Many years ago when i was a grad student I read somewhere that tests only measure other tests. At first glance this seems like a fairly innocuous statement but the more you think about it the more sense it makes. When I was teaching fourth grade in the UK in the early '70s we changed a reading test one year. The same reading test had been used throughout the school (and all the schools in the entire city of Bristol) for many years so it was decided to use a new test. When the new test results came in it was found that all the students in the city had gained two years in their reading age. Since reading instruction hadn't changed it must have been a much easier reading test but it still made everyone feel really good !!!!!
The same happens eery time you adopt a new test or testing system such as SBAC. Very seldom re two tests exactly the same and more often than not the new test is more difficult than the old test. This is often done with the somewhat naive belief than making the test more difficult will improve instruction and make the students appear brighter.
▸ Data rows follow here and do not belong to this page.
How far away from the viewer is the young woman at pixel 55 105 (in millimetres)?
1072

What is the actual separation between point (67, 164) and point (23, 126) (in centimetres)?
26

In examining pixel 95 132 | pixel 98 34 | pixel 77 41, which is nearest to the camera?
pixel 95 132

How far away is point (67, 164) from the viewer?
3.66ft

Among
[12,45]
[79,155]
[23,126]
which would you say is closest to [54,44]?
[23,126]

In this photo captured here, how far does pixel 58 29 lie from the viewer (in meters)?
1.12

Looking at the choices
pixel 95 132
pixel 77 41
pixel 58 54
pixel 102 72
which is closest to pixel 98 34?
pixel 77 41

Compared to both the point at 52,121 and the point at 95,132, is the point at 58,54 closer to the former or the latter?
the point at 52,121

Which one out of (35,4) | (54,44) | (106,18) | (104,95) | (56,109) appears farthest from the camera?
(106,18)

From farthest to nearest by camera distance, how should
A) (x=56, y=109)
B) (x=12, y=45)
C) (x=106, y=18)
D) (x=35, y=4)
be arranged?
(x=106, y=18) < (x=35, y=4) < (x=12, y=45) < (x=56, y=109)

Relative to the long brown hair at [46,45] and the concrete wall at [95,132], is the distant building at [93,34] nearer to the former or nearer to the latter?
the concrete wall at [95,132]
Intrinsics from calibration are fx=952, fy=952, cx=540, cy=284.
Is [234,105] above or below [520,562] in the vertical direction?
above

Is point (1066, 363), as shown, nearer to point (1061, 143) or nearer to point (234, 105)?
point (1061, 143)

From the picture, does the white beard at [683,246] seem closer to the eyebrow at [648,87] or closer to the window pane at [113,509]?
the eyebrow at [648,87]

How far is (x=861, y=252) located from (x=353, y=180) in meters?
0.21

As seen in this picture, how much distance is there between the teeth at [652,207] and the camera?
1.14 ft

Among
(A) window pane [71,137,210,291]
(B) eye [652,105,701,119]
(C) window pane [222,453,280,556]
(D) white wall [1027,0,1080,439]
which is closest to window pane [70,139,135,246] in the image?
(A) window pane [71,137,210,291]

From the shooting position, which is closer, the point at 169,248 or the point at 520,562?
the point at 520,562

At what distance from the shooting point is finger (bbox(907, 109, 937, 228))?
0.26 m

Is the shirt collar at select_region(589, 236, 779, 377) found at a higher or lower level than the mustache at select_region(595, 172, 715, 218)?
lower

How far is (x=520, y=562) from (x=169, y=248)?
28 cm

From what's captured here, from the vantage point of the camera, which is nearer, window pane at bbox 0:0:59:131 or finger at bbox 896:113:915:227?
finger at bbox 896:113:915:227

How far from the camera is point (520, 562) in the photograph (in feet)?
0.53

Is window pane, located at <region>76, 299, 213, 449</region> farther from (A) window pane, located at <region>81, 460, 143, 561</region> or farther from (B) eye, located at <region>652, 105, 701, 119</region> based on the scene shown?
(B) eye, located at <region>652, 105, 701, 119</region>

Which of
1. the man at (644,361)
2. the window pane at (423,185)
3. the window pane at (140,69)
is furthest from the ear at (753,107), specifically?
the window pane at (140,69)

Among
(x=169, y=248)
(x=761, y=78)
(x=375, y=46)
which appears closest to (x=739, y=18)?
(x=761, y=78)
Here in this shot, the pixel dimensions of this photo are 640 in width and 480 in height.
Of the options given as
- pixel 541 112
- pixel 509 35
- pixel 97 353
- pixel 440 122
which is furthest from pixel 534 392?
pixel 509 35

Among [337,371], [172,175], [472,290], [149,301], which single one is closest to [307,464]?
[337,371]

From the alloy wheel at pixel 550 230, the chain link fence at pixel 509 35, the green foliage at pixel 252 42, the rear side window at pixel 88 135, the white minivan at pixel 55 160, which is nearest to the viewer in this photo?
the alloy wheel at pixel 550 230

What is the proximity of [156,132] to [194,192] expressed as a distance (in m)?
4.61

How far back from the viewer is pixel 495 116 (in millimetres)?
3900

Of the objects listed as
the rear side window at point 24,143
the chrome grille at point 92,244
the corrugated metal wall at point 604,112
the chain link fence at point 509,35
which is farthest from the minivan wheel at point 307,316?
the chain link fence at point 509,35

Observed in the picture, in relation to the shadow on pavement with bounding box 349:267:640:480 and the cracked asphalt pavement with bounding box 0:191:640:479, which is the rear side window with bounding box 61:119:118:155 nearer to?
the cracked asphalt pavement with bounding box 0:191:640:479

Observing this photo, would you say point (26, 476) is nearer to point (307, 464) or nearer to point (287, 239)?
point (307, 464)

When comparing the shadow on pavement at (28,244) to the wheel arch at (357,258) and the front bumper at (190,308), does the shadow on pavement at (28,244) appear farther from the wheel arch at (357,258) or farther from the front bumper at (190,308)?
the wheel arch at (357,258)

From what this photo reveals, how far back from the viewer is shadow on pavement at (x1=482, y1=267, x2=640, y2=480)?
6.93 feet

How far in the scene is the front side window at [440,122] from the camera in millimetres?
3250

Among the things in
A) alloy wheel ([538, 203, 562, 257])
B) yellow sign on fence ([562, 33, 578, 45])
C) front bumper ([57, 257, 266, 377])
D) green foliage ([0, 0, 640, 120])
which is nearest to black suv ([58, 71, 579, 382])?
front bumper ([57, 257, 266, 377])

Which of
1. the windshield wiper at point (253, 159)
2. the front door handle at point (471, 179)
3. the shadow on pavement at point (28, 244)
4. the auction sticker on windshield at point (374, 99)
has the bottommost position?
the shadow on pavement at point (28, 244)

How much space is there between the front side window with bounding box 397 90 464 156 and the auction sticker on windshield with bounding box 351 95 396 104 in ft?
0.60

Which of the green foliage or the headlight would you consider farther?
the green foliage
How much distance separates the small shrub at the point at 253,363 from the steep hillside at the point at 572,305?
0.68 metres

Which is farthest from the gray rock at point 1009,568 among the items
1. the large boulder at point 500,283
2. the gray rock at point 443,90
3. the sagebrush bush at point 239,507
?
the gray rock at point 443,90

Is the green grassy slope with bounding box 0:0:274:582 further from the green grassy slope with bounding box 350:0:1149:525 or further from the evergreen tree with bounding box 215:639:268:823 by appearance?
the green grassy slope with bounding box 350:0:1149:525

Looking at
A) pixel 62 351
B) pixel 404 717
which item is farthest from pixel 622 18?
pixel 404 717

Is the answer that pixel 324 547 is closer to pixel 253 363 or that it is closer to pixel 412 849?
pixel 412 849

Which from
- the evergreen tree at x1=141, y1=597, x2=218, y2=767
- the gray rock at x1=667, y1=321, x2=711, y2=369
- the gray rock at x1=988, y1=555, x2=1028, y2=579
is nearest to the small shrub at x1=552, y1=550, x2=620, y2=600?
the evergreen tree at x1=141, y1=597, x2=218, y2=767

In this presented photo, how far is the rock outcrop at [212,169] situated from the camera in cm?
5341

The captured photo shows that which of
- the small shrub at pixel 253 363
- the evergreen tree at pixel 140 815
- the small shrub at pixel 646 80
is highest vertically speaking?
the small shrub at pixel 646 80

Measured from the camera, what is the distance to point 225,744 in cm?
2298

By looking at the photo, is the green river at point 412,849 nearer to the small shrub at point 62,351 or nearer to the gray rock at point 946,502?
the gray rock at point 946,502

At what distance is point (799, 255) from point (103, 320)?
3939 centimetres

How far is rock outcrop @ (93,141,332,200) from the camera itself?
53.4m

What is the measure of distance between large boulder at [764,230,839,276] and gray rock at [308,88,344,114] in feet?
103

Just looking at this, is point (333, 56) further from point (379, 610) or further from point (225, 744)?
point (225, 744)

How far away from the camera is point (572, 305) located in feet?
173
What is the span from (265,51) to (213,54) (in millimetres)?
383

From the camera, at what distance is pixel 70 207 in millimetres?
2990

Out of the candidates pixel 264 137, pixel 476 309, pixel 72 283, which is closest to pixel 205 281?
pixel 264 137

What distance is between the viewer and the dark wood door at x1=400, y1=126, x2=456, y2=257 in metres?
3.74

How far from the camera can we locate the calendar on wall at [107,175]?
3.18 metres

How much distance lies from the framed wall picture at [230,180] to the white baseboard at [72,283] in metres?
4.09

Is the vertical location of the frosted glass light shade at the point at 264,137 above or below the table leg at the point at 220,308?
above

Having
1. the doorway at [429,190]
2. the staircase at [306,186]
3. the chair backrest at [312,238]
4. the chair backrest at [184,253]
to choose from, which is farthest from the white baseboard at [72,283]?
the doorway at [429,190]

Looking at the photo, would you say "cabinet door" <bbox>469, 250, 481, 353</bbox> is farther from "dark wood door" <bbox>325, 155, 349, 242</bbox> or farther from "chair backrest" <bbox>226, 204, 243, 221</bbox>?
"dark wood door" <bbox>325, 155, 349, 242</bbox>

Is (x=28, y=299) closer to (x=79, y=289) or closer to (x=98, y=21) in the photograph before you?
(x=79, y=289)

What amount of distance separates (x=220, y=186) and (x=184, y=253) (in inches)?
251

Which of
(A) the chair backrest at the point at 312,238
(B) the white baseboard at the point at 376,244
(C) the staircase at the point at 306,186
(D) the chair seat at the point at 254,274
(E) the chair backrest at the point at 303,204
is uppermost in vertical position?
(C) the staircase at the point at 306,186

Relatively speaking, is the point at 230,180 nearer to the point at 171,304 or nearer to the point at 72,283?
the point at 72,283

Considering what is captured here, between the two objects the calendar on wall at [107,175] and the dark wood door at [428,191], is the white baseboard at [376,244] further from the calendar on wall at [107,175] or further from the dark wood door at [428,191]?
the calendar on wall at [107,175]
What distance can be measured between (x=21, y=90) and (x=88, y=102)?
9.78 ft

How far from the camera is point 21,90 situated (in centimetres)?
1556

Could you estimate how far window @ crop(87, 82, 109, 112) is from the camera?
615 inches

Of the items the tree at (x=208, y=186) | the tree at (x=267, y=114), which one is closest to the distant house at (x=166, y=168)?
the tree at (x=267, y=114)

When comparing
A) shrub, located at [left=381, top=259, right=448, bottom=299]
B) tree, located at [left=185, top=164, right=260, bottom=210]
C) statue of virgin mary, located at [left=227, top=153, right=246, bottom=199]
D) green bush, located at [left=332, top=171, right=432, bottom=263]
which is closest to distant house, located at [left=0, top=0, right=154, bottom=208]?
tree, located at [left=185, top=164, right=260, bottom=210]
Usually this results in declining test scores and yet more blame placed upon the education system for falling standards.
But not so in Scotland where a maths test was given that proved to be too difficult. Instead of blaming teachers and the education system, as we would undoubtedly have done here, the Scottish Qualifications Authority (SQA) acknowledged the test was too difficult and adjusted the scores accordingly.
We cannot raise standards by making tests, or exams, more difficult. We must improve the way we teach and the way we motivate students to learn.